**What is needed:** Please copy the records below, swapping "closest" for "nearest" and leaving everything else unchanged.
== Data for this task ==
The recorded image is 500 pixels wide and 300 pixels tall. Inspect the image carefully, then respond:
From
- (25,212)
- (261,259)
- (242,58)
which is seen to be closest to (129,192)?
===
**Result of this exercise:**
The recorded image is 500 pixels wide and 300 pixels tall. Inspect the image carefully, then respond:
From
- (25,212)
- (261,259)
- (242,58)
which is seen to be nearest to (129,192)?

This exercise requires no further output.